Gli italiani per tradizione sono un popolo di navigatori. Giocando su questa definizione, potremmo dire che questa tendenza è confermata anche quando si tratta dell'acquisto di navigatori satellitari: secondo un'indagine promossa dal Centro Studi e Documentazione Direct Line, ben 7 italiani su 10 possiedono un navigatore per auto. Ma non tutti lo usano sempre e bene.

NON TUTTI SI FIDANO
A fronte della forte presenza del navigatore in auto, gli italiani preferiscono spesso affidarsi alla segnaletica, alle indicazioni tradizionali o all'istinto: il 39%, infatti, utilizza il navigatore solo in caso di bisogno, un buon 27% si definisce "diffidente", ossia non prende sempre per vere le indicazioni del navigatore, e preferisce talvolta fare di testa propria, e solo il 4% degli intervistati non ne fa mai a meno, seguendo ogni segnalazione fornita.

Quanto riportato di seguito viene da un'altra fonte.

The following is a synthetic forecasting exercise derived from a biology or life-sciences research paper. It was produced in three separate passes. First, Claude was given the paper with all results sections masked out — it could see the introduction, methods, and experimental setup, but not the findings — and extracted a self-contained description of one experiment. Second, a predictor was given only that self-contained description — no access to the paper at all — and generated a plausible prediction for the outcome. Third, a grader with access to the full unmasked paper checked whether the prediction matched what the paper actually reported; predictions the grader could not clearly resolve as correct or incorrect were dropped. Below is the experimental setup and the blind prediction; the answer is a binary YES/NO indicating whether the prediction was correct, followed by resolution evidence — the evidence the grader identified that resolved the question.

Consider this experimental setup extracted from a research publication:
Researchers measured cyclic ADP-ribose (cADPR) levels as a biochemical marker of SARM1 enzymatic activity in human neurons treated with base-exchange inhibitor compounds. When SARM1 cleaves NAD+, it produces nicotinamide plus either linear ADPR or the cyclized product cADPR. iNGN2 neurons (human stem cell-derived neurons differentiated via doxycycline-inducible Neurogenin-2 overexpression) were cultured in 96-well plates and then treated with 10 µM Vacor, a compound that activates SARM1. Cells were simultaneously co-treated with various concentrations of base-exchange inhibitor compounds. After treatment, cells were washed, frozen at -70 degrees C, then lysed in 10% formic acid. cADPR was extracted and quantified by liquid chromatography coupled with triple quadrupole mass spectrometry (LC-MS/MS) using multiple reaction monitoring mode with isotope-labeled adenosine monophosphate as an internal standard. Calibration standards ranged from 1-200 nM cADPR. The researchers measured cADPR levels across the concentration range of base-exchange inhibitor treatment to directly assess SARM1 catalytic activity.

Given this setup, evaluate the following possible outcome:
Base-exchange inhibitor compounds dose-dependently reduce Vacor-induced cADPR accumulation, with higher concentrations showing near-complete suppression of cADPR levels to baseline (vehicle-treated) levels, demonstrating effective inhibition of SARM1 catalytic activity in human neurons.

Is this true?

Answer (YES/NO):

C'è anche un 20% di italiani che, secondo il campione intervistato, non ha mai posseduto un navigatore; il 5% preferisce chiedere informazioni ai passanti, così come un altro 5% non vuole proprio conoscere indicazioni ulteriori rispetto a quelle fornite dalla segnaletica o all'istinto, anche a costo di sbagliare strada, e ritentare.

LA SCELTA DELLE "VOCI"
Curiosa la scelta della voce preferita: gli uomini italiani (ben il 74%) preferiscono una voce femminile, le donne quella maschile (41%, che è comunque la maggior parte delle intervistate); i giovani al di sotto dei 25 anni preferiscono basarsi solo sulle indicazioni visive -evidentemente per non disturbare l'ascolto di musica in auto, e se proprio non possono farne a meno, preferiscono, nel 20% dei casi, la voce di un personaggio famoso. Tonalità calde e suadenti sono scelte dal 38% degli over 45, mentre il 45% del campione tra 25 e 35 anni opta per una voce ironica, che ogni tanto prenda anche in giro il guidatore...

I TORINESI I PIÙ "DIPENDENTI"
Analizzando il campione degli intervistati dal punto di vista geografico, si nota che bresciani (54%) e romani (48%) sono quelli che di più si affidano al navigatore solo in caso di necessità, i più scettici sono invece i bolognesi (35%), e i più "dipendenti" i torinesi (6%). I milanesi, per il 6% dei casi, non usano il navigatore, senza dare troppo peso al fatto di poter sbagliare, ogni tanto, strada.

SICUREZZA INNANZI TUTTO
L'aspetto più importante, però, è sicuramente quello relativo alla sicurezza: in un'altra campagna di ricerca internazionale, sempre condotta da Direct Line, il 20% degli intervistati ha ammesso di aver rischiato molto per la distrazione causata dal navigatore alla guida, il 10% ha commesso errori a causa di indicazioni sbagliate o male interpretate, il 10% ha addirittura sbagliato destinazione seguendo il navigatore. Il cui corretto uso, come l'impostazione del tragitto prima della marcia, o il posizionamento ottimale rispetto alla posizione di guida, deve sempre essere fondamentale prima di iniziare qualsiasi percorso.